** Task description **
Restate the lines word for word, from the first line of the records through the line containing "<b><i>$DISPLAY</i></b> environment variable". Leave out the pictures and anything after that line.

[Entries provided]

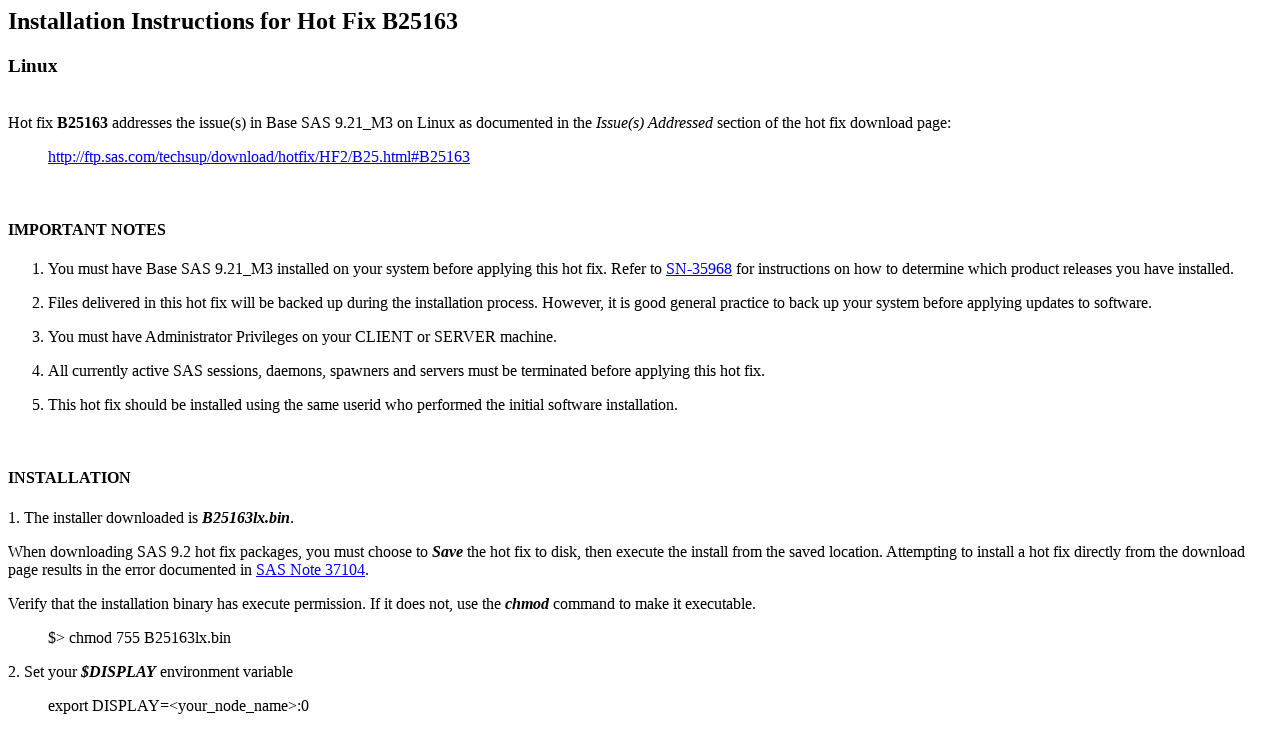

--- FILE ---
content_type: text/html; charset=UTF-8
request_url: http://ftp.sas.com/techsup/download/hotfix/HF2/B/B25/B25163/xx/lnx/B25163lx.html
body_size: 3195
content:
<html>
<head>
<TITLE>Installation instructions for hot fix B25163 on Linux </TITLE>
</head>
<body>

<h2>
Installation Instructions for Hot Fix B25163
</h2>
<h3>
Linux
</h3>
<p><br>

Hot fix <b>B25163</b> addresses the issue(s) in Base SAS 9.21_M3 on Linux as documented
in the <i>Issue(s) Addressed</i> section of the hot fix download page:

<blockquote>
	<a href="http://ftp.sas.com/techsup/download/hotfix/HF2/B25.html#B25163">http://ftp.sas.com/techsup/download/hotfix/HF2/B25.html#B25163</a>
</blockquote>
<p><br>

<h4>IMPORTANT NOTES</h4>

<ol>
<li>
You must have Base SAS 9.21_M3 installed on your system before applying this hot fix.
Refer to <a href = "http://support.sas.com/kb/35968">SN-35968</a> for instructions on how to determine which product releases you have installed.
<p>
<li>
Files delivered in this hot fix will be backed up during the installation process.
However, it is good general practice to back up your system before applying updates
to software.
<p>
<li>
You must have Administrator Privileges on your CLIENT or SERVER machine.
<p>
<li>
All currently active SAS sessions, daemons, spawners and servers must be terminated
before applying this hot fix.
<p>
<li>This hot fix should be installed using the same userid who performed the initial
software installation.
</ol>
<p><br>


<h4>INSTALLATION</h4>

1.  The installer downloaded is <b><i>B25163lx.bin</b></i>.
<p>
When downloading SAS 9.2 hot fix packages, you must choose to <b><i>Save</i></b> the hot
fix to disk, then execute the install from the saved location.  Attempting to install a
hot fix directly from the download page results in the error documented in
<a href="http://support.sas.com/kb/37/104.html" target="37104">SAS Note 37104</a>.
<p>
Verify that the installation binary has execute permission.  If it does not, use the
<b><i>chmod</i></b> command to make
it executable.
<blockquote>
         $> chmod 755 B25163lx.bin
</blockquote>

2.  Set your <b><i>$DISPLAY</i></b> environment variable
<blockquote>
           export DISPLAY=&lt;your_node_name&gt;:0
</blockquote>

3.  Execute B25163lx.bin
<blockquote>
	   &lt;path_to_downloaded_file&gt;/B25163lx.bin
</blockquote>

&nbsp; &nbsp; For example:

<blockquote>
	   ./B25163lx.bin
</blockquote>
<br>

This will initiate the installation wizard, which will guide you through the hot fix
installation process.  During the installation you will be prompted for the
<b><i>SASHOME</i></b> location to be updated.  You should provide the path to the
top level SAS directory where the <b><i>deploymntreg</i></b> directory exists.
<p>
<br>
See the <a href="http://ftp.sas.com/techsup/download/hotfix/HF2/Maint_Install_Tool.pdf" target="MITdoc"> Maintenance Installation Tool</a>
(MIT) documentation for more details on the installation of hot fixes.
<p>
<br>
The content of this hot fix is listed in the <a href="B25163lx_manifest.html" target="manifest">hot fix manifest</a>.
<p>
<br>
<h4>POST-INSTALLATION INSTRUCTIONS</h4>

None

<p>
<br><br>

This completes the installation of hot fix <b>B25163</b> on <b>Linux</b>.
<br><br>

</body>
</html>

[/Entries provided]

** Your response **
--- FILE ---
content_type: text/html; charset=UTF-8
request_url: http://ftp.sas.com/techsup/download/hotfix/HF2/B/B25/B25163/xx/lnx/B25163lx.html
body_size: 3195
content:
<html>
<head>
<TITLE>Installation instructions for hot fix B25163 on Linux </TITLE>
</head>
<body>

<h2>
Installation Instructions for Hot Fix B25163
</h2>
<h3>
Linux
</h3>
<p><br>

Hot fix <b>B25163</b> addresses the issue(s) in Base SAS 9.21_M3 on Linux as documented
in the <i>Issue(s) Addressed</i> section of the hot fix download page:

<blockquote>
	<a href="http://ftp.sas.com/techsup/download/hotfix/HF2/B25.html#B25163">http://ftp.sas.com/techsup/download/hotfix/HF2/B25.html#B25163</a>
</blockquote>
<p><br>

<h4>IMPORTANT NOTES</h4>

<ol>
<li>
You must have Base SAS 9.21_M3 installed on your system before applying this hot fix.
Refer to <a href = "http://support.sas.com/kb/35968">SN-35968</a> for instructions on how to determine which product releases you have installed.
<p>
<li>
Files delivered in this hot fix will be backed up during the installation process.
However, it is good general practice to back up your system before applying updates
to software.
<p>
<li>
You must have Administrator Privileges on your CLIENT or SERVER machine.
<p>
<li>
All currently active SAS sessions, daemons, spawners and servers must be terminated
before applying this hot fix.
<p>
<li>This hot fix should be installed using the same userid who performed the initial
software installation.
</ol>
<p><br>


<h4>INSTALLATION</h4>

1.  The installer downloaded is <b><i>B25163lx.bin</b></i>.
<p>
When downloading SAS 9.2 hot fix packages, you must choose to <b><i>Save</i></b> the hot
fix to disk, then execute the install from the saved location.  Attempting to install a
hot fix directly from the download page results in the error documented in
<a href="http://support.sas.com/kb/37/104.html" target="37104">SAS Note 37104</a>.
<p>
Verify that the installation binary has execute permission.  If it does not, use the
<b><i>chmod</i></b> command to make
it executable.
<blockquote>
         $> chmod 755 B25163lx.bin
</blockquote>

2.  Set your <b><i>$DISPLAY</i></b> environment variable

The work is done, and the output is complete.